Insight into Leisure
“Globalisation and localisation are two concurrent but apparently conflicting developments: The world is increasingly polarised between the ‘macro’ and the ‘micro’. All countries are integrally locked into the global economy and no country can succeed without operating in all the major established and emerging markets. People respond to globalisation of economies and cultures by looking to their own identities. The openness of the world economy means that the tourist has more choices and increased competition means better value.”
“With changing work practices and traditional work-leisure boundaries blurring, the trend is increasingly towards escapism and indulgence. Several shorter breaks are replacing the established long break as consumers adopt a snacking culture towards holidays, i.e. sampling lots of experiences rather than one main holiday. Increasingly, people want to capture the experience of a place through relaxation or by overloading their senses with adrenaline-charging activities.

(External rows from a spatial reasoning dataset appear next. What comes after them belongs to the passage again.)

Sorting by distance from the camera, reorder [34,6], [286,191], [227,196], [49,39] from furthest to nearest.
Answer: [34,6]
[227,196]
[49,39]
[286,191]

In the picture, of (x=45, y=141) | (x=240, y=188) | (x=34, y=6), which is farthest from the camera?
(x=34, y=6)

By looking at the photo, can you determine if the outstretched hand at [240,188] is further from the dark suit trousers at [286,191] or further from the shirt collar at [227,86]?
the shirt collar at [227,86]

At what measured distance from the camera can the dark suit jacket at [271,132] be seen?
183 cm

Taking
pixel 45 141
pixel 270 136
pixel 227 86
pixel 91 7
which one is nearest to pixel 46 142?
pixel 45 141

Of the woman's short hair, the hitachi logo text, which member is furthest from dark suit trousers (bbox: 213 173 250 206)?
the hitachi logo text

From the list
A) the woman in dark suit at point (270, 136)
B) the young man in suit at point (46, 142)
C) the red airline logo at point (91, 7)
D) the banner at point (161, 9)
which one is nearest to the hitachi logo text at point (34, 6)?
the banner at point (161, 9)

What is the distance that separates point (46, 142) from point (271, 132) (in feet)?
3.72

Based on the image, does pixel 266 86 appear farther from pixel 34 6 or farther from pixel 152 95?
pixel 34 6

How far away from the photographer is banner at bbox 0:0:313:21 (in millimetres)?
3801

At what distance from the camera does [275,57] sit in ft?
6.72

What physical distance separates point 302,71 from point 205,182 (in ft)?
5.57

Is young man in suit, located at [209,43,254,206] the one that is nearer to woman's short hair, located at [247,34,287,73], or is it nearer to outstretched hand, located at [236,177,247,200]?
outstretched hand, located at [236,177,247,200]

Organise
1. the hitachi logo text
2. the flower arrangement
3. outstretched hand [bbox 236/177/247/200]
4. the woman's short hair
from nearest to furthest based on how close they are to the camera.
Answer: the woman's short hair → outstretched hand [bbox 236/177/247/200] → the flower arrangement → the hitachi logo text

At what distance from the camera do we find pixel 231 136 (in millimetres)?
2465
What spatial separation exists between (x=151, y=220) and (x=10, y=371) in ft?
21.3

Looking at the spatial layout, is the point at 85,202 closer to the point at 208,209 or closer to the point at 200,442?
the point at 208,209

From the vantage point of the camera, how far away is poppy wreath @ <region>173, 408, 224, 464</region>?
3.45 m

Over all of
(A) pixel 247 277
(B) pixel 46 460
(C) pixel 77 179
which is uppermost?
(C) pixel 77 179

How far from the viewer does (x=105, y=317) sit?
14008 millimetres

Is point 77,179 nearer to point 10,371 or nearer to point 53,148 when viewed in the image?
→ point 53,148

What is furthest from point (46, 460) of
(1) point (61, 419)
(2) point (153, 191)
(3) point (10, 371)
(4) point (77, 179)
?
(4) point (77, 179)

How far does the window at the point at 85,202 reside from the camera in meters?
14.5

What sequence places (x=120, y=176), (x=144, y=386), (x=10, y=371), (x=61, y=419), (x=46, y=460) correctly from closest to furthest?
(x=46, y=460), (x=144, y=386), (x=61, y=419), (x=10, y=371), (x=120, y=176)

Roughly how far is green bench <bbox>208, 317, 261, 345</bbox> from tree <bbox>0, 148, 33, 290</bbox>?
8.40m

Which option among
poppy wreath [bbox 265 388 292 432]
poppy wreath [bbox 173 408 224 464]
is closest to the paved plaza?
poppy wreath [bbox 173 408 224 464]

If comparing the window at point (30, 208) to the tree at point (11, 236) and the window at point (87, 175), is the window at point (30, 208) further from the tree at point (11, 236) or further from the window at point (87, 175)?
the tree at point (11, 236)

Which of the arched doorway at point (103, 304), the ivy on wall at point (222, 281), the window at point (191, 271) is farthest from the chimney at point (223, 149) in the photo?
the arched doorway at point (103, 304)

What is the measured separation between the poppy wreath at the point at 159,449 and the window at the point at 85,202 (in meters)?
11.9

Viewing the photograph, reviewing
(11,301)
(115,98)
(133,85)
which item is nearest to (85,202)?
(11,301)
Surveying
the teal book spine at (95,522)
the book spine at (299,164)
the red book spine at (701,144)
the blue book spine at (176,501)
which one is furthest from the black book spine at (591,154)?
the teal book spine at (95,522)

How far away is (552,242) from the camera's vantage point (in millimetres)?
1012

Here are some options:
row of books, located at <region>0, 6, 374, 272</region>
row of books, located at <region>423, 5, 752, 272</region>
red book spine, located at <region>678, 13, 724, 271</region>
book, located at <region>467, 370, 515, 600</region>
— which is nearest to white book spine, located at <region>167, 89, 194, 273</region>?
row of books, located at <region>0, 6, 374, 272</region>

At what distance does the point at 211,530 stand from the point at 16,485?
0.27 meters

Tourists want holidays that offer physical and mental recharging in a short time, before they must return to normal life.”
“By 2030, every part of the globe will have been visited by tourists, new destinations will have emerged which had not even been considered in 1950 and pioneer tourists will be taking adventure holidays in outer space as the ultimate luxury experience.”
“Thus for the first time since his creation man will be faced with his real, his permanent problem – how to use his freedom from pressing economic cares, how to occupy the leisure which science and compound will have won for him, to live wisely and agreeably and well... It will be those people, who can keep alive, and cultivate into a fuller perfection, the art of life itself and do not sell themselves for the means of life, who will be able to enjoy the abundance when it comes... those walk most truly in the paths of virtue and sane wisdom who take least thought for the morrow. We shall once more value ends above means and prefer the good to the useful. We shall honour those who can teach us how to pluck the hour and the day virtuously and well, the delightful people who are capable of taking direct enjoyment in things, the lilies of the field who toil not, neither do they spin."
“Climate change will have dramatic impacts on how, where and when (and even if) people travel, and will reshape the industry over time."
"The growth of the middle classes in countries like China and India has the potential to dramatically reshape global tourism flows."
"The most remarkable aspect of the transition we are living through is not so much the passage from want to affluence as the passage from labor to leisure. Leisure contains the future, it is the new horizon. The prospect then is one of unremitting labor to bequeath to future generations a chance of founding a society of leisure that will overcome the demands and compulsions of productive labor so that time may be devoted to creative activities or simply to pleasure and happiness.”